■ SOURCE EXTRACT:
- - - - -
Working with large numbers

    Sep 19 2013 | 2:50 pm
    Hello Forum!
    I'm quite new to MAX and I'm currently trying to do the following operation:
    X * (2^40)
    For this I'm using the following expression:
    [expr $f1*pow(2,(40))]
    The problem is that said X value is normally between 200 and 3000 and the output value seems to be a bit too large for Max to process, all I get in return are odd values such as "-551903297536", am I doing something wrong? Are these negative what I'm actually looking for? I feel a little dumb, Please help
    Thanks in advance!

    • Sep 19 2013 | 4:20 pm
      max numbers are in 32 bits if you are using Max 32 bits, 64 if you're using max 64 bits. That said, it means maximum integer in 32 bits is 2^31 - 1 (because there are negative value stoo), which is inherently smaller than 2^40 so you can't have that result.
      In 64 bits : maximum signed is 2^63 - 1 : 9,223,372,036,854,775,807. Now 2^7 < 200 < 2^8 and 2^11 < 3000 < 2^12 so your maximum will be < 2^12 * 2^40 = 2^52 ; sooo you will be able to compute an INTEGER that is the result of that operation, using max 64 bits, but not using max 32 bits.
      That beeing said, i have ot ask why you are needing such values. Usually, useful values should stay inside "usual" computing range, so maybe you're trying to do something with a way that is not the right one ?... i might be wrong obviously, but maybe there's another solution.
    • Sep 20 2013 | 2:08 pm
      2^40 is no problem for floating point values, and that's what [expr] will be giving you. But since you're talking about integer results, somewhere in your patch you must be forcing a conversion to int. That's still not a problem with 64-bit arithmetic (as Vichug indicated), but won't work with 32 bit signed integers. Also, even in Max 6.1 set to 64-bit, there may still be a couple of objects that only have one leg in 64-bit land and do something odd that is 32-bit based.
      How about an example of that portion of your patch where this happens? Otherwise we're just guessing in the dark.
    • Sep 20 2013 | 5:51 pm
      i would question that you really need to do 3000^40, maybe it would be a good idea to just do something totally different. ;)
- - - - -
■ DATASET SECTION:
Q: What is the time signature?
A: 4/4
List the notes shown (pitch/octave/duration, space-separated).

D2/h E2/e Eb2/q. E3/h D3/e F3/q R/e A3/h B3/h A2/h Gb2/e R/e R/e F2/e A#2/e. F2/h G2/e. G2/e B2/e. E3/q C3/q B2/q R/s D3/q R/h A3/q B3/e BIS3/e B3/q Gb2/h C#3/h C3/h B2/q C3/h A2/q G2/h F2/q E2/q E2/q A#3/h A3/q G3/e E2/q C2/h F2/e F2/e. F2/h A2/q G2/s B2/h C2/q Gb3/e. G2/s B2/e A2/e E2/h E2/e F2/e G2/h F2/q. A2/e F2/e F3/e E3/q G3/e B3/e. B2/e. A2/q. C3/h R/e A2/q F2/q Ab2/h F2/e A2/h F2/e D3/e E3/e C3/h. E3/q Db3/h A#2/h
- - - - -
■ WHAT YOU WILL DO:
1. Answer these questions using the forum thread on large numbers, giving each answer on its own line with the same letter.
(a) Between which two values does the X value normally fall?
(b) What is the maximum integer in 32 bits?
(c) According to the reply posted Sep 20 2013 at 2:08 pm, what kind of values will [expr] be giving?
2. In one to three sentences, explain why the forum thread on large numbers says the result can be computed as an integer in 64-bit Max but not in 32-bit Max.
3. Transcribe the part of the forum thread on large numbers between "For this I'm" and "Thanks in advance!", inclusive.

■ THE RESPONSES:
1.
(a) Between 200 and 3000.
(b) 2^31 - 1.
(c) Floating point values.

2. In 32 bits the maximum integer is 2^31 - 1, because part of the range goes to negative values, and that is smaller than 2^40. In 64 bits the maximum signed integer is 2^63 - 1. Since X is below 2^12, the result stays below 2^12 * 2^40 = 2^52, which fits.

3.
For this I'm using the following expression:
    [expr $f1*pow(2,(40))]
    The problem is that said X value is normally between 200 and 3000 and the output value seems to be a bit too large for Max to process, all I get in return are odd values such as "-551903297536", am I doing something wrong? Are these negative what I'm actually looking for? I feel a little dumb, Please help
    Thanks in advance!